Exercise goal:
Could you filter the records below and keep only the lines with the word "Know"?

Data shown:
○ ○ ○ ○ ○ ○ ○

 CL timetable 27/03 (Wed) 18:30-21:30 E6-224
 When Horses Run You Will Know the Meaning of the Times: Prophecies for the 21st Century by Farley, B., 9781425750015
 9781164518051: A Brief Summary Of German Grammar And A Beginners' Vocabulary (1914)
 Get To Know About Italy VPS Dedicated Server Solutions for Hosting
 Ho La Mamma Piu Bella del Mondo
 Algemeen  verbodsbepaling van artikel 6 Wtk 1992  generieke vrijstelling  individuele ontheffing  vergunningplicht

○ ○ ○ ○ ○ ○ ○

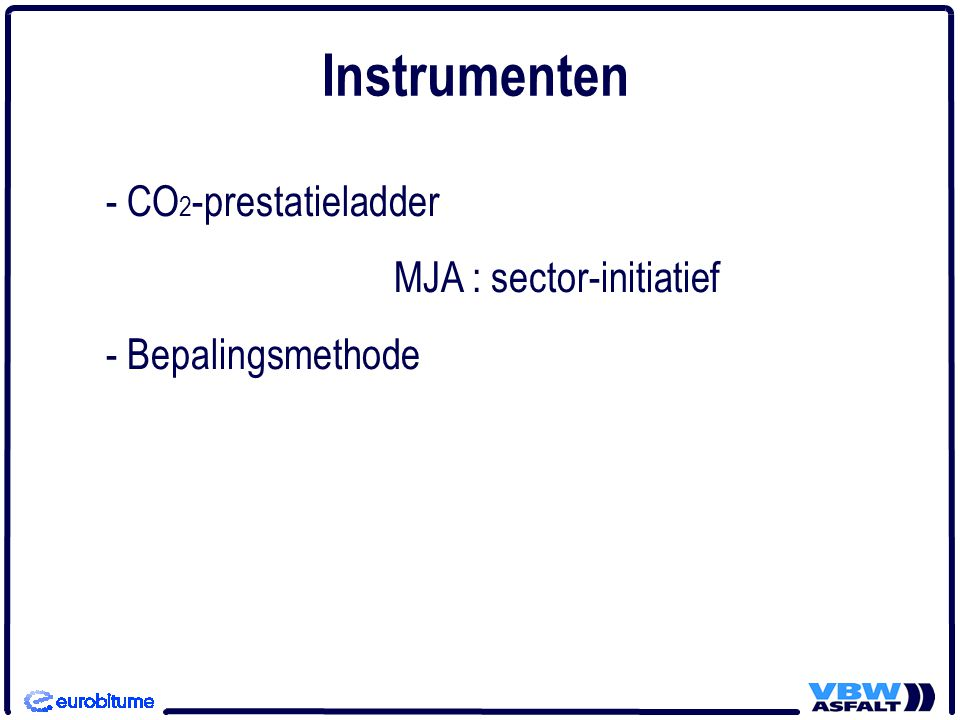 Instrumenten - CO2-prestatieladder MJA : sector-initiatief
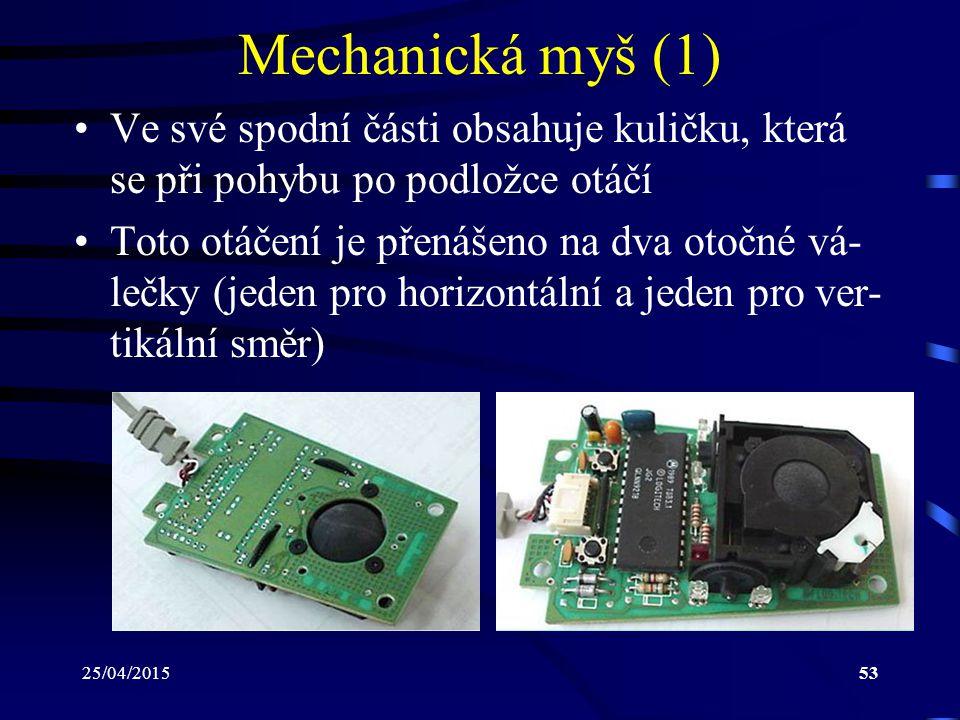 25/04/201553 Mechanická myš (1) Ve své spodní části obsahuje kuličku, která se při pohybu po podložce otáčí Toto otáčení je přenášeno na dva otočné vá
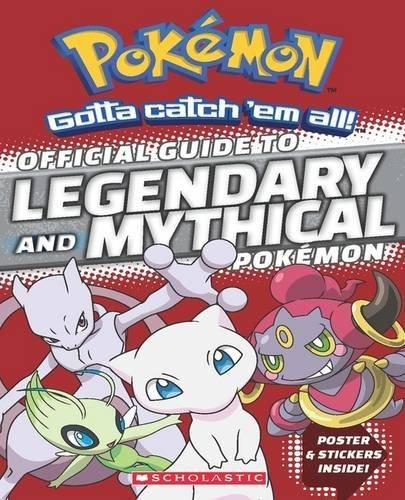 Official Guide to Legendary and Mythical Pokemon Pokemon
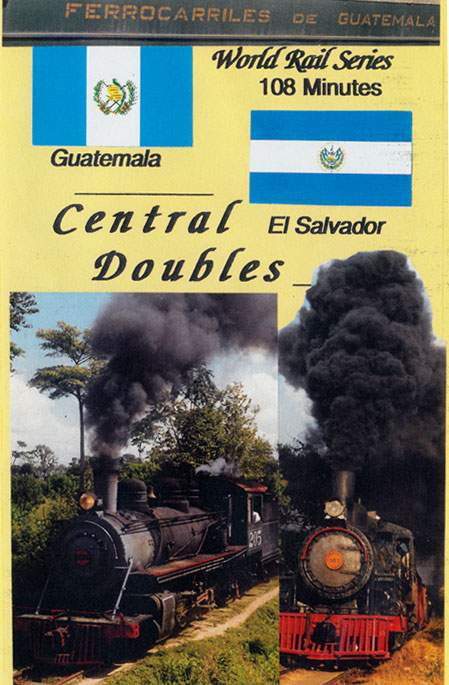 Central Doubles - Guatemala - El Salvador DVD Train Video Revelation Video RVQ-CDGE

○ ○ ○ ○ ○ ○ ○

Result:
 When Horses Run You Will Know the Meaning of the Times: Prophecies for the 21st Century by Farley, B., 9781425750015
 Get To Know About Italy VPS Dedicated Server Solutions for Hosting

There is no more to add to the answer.